Angeschlossen wird ein Überblick über die Ziegeleien als einst wichtigem Wirtschaftszweig und die Inselstadt als Gebietsdenkmal. Dann werden nicht weniger als 125 Baudenkmale beschrieben. Die Liste beginnt mit den Kirchen, im Gegensatz zur DDR-Zeit wird nun auch die Katholische Kirche St. Maria Meeresstern aufgeführt, und enthält Gebäude unterschiedlichster Nutzung. So besitzt beispielsweise das Kaehnesche Stadtpalais Am Markt 21/Uferstraße 3 nicht allein als Wohnhaus Denkmalstatuts, sondern auch der Wirtschaftstrakt für die Obstverarbeitung, den der spätere Besitzer Friedrich Wilhelm Lendel ab 1916 hinzufügte.

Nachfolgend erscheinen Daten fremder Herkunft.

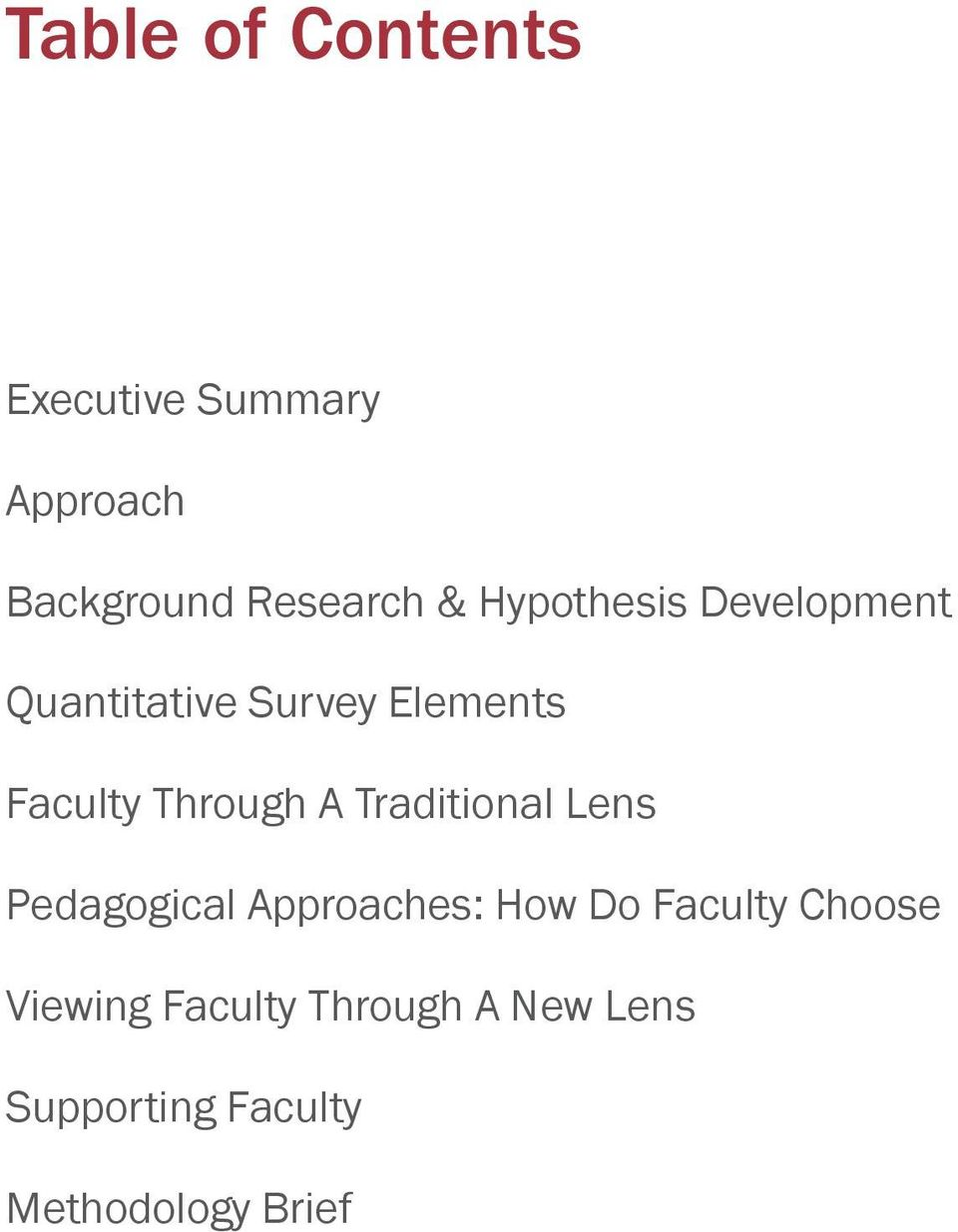 A Traditional Lens Pedagogical Approaches: How Do Faculty Choose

Selbst der Schornstein der Fruchtpresserei auf dem Stammgrundstück Am Markt 11 ist nun Denkmal. Gleiches trifft beispielsweise auf das alte Wachhaus (heute Bäckerladen) des Soldatenkönigs Friedrich Wilhelm I. auf dem jetzigen Grundstück der Fischerfamilie Mai (Torstraße 8) zu, auf das Vulkanfiberwerk als einst wichtiger Industriebetrieb, die ab 1951 als neues Rathaus genutzte Villa des Druckereibesitzers Luck (Eisenbahnstraße 13/14) und den 1923 im Stadtpark angelegten Heldenhain. Genannt werden auch die Kellergewölbe der Gaststätte „Zum Alten Fritz“ (Fischerstraße 31) und eine der letzten kleinen, der Aufbewahrung von Geräten und Körben dienenden Obstzüchterhütten (Eisenbahnstraße 170), früher ein beliebte Ansichtskartenmotiv. Für die Bearbeiter des Bandes, Marie-Luise Buchinger und Marcus Canter, spricht, dass sie selbst auf jüngste Ereignisse reagiert haben. So ist, wenngleich mit präzisierungsbedürftigem Text, unter den Denkmalen bereits das Mahnmal verzeichnet, das im Jahr 2008 sieben Werderaner Jugendlichen gesetzt wurde, die wegen ihres Widerstandes gegen die SED-Diktatur und die Stalinisierung Ostdeutschlands 1952 vom sowjetischen Militärtribunal zum Tode verurteilt und in Moskau erschossen worden waren.
Insgesamt sind in dem nunmehr 14. Band der Reihe „Denkmaltopographie Bundesrepublik Deutschland. Denkmale in Brandenburg. Nördliche Zauche“ auf 736 Seiten und in teils seltenen historischen Fotos zwischen Bliesendorf und Wust für fast 60 Orte und Ortsteile sämtliche Bau- und Gartendenkmale sorgfältig und detailliert festgehalten.
Während ihrer mehrjährigen Recherchen sind die Bearbeiter des Bandes von Hunderten von Behörden, Historikern, Museumsleitern, aber auch Ehrenamtlern beispielsweise aus Heimatvereinen unterstützt worden. Dieses Zusammenwirken ermöglichte zahlreiche „Denkmalentdeckungen“. Eine der spannendsten ist zweifellos das verlassene Dorf Zolchow, das heute zum Werderaner Stadtgebiet gehört. Schon in der Bronzezeit und auch später dicht besiedelt, mit slawischer Burg, dann Herrenhaus, fiel der Ort am Plessower See nicht etwa im Dreißigjährigen Kriege wüst, sondern wurde erst 1905 von den letzten Bewohnern verlassen. Seit dem Autobahnbau 1935 ist Zolchow zudem von jeder Straße abgeschnitten, nur zu Fuß sind die letzten Reste des Herrenhauses zu erreichen. 1930 gab es einen Hermann Janssen, der wollte hier eine Siedlung bauen. Nach der Wende wurde der verwunschene Ort indes bisher jedoch nicht wiederentdeckt.